Another, is the physical decline of 3% in Japanese sales even when offset for currency impact. Although "[company] information shows that Japanese consumer traffic in malls was 10% to 15% lower in the quarter", whether the customer will come back to the malls in 2014 and will actually buy Crocs products is in question. That question is further fueled by declines in the U.S. and a struggle converting the product line to an all-season trademark - all clearly pointing to potential brand image decline among consumers and potentially continued sluggish sales that require promotional incentives.
Lastly, at $13.37 close price on Monday, Nov-18 shares trade at around 15.3-times 2014 EPS P/E ratio, something I would consider fairly expensive given the uncertainty regarding company's future market potential.
A significant boost to that number (up from $12/share, a 52-week low just a few days earlier after the earnings release) is given by the buyout talks - and am I glad I have not published this article earlier as in general - my conclusion on Crocs brand is of a negative and bearish tone.
I for the most part agree with B. Maurer in his assessment of buyout opportunity as highly unlikely at the price levels considered. Yet, ability of a bigger brand to leverage CROX balance sheet and brand intangible assets is much more intrinsic in nature and I in no way discount a takeover by a larger retailer who sees synergies, especially given company's success in Japan and Asia Pacific.
For now, I would remain on the sidelines.

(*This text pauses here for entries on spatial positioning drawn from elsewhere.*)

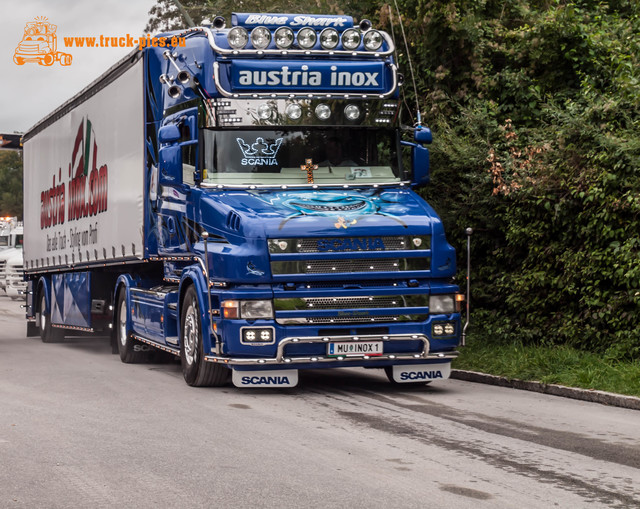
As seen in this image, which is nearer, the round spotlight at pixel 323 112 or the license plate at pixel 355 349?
the license plate at pixel 355 349

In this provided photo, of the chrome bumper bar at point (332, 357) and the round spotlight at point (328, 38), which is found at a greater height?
the round spotlight at point (328, 38)

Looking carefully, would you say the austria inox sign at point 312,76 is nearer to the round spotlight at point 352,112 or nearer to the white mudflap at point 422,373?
the round spotlight at point 352,112

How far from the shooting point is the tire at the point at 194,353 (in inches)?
483

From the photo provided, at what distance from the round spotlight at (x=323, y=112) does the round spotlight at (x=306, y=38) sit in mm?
665

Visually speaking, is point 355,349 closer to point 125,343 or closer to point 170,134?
point 170,134

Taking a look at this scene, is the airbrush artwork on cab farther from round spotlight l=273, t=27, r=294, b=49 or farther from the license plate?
round spotlight l=273, t=27, r=294, b=49

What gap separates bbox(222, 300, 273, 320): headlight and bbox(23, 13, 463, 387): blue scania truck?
1 cm

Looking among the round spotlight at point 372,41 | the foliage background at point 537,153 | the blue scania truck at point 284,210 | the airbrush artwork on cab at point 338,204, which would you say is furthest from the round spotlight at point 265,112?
the foliage background at point 537,153

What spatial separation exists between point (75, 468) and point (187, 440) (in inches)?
52.4

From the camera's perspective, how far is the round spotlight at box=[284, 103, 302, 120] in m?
12.5

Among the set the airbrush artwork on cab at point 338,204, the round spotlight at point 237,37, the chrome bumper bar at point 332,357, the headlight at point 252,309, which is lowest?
the chrome bumper bar at point 332,357

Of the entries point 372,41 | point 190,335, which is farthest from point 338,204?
point 190,335

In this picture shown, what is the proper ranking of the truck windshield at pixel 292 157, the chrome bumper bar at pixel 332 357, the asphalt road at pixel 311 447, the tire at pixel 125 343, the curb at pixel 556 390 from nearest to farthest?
1. the asphalt road at pixel 311 447
2. the curb at pixel 556 390
3. the chrome bumper bar at pixel 332 357
4. the truck windshield at pixel 292 157
5. the tire at pixel 125 343

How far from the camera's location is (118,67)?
16188 mm
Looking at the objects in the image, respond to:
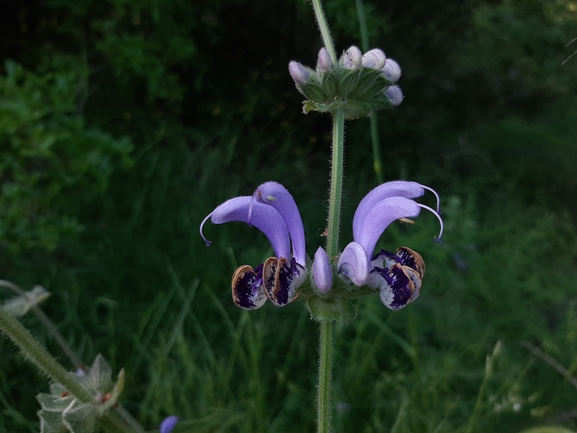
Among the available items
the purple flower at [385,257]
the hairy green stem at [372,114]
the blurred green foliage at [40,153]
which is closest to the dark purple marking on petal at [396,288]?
the purple flower at [385,257]

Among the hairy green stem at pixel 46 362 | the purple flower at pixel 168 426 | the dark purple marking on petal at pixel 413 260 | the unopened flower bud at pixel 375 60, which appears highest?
the unopened flower bud at pixel 375 60

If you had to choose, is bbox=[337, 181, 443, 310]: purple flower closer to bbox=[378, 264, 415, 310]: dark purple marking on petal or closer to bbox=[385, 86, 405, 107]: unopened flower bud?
bbox=[378, 264, 415, 310]: dark purple marking on petal

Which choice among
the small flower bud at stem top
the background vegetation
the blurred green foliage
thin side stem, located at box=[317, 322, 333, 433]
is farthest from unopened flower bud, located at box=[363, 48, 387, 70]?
the blurred green foliage

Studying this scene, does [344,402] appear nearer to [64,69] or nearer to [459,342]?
[459,342]

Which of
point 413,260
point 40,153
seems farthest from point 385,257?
point 40,153

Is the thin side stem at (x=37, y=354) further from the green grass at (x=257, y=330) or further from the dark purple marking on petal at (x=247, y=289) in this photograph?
the dark purple marking on petal at (x=247, y=289)

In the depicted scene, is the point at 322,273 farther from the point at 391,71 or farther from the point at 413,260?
the point at 391,71
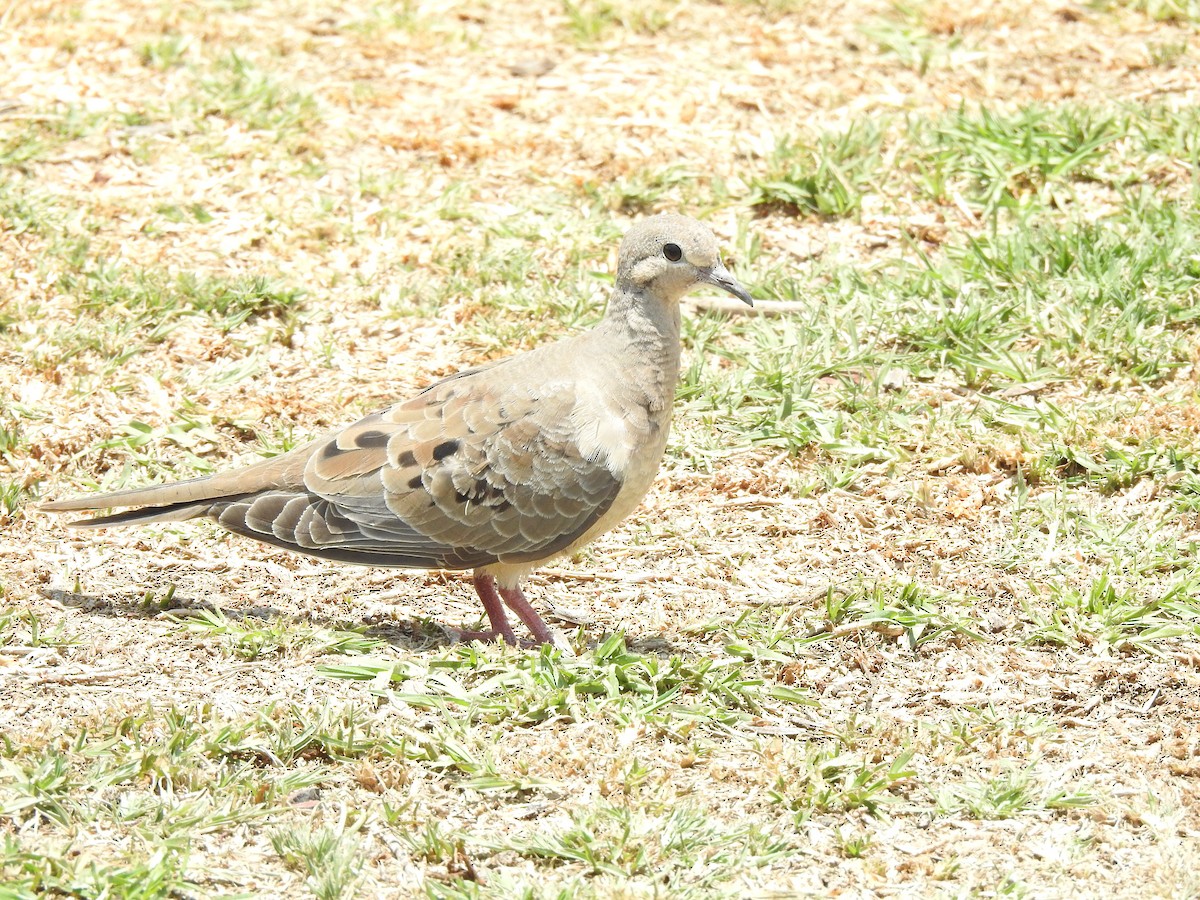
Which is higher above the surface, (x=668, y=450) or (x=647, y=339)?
(x=647, y=339)

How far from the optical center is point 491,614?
17.5 feet

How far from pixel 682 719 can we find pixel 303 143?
4671 mm

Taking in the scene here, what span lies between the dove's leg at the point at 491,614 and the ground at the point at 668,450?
0.18 meters

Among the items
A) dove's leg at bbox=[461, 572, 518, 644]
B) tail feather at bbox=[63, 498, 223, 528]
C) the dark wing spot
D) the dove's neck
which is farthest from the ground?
the dove's neck

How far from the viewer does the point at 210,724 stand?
4.53 meters

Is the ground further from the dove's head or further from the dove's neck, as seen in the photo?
the dove's head

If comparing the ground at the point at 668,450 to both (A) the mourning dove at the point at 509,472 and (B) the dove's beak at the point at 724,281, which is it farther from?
(B) the dove's beak at the point at 724,281

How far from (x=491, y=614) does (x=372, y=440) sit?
2.47ft

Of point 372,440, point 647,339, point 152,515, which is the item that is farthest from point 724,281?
point 152,515

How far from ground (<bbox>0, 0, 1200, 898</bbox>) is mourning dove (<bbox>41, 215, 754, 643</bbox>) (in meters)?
0.36

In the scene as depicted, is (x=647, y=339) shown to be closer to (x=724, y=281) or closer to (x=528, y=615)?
(x=724, y=281)

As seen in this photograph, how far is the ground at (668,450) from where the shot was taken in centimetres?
423

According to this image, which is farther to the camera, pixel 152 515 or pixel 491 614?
pixel 491 614

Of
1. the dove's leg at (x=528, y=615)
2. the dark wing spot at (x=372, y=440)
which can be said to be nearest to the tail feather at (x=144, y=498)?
the dark wing spot at (x=372, y=440)
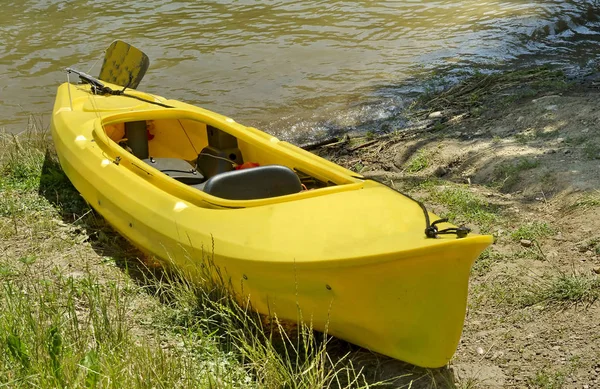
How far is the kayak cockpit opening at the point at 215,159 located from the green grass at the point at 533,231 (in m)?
1.07

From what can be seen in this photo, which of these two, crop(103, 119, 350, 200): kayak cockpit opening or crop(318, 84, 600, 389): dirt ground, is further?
crop(103, 119, 350, 200): kayak cockpit opening

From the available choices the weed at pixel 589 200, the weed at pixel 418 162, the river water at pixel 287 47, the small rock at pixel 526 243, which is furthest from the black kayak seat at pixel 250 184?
the river water at pixel 287 47

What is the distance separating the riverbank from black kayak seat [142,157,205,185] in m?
0.57

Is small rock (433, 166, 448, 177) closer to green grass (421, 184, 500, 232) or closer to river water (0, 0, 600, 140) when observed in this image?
green grass (421, 184, 500, 232)

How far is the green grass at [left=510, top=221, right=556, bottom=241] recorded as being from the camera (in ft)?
13.3

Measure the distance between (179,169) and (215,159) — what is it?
25cm

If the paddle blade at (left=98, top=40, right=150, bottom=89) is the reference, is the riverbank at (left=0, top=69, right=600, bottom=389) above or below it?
below

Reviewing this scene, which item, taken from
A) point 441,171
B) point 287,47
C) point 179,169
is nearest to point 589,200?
point 441,171

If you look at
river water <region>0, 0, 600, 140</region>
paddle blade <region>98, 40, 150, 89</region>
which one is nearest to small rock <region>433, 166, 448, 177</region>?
river water <region>0, 0, 600, 140</region>

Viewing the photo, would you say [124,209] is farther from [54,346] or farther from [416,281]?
[416,281]

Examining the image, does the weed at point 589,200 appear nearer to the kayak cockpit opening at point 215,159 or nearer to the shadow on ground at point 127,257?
the kayak cockpit opening at point 215,159

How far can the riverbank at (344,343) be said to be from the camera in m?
2.78

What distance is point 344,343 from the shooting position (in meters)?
3.45

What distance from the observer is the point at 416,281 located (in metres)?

Certainly, in the $12/share range I would very much consider a long position in company shares, especially if company presents any new product lines that seem interesting and can potentially drive sales. But besides that, I think that pin-point trades on the sell-side if speculation drives shares back above $14-15 price range are much more likely to yield gains - and I would not hold a position for more than one or two days as buyout rumors can always factualize.
Disclosure: I have no positions in any stocks mentioned, and no plans to initiate any positions within the next 72 hours. I wrote this article myself, and it expresses my own opinions. I am not receiving compensation for it (other than from Seeking Alpha). I have no business relationship with any company whose stock is mentioned in this article.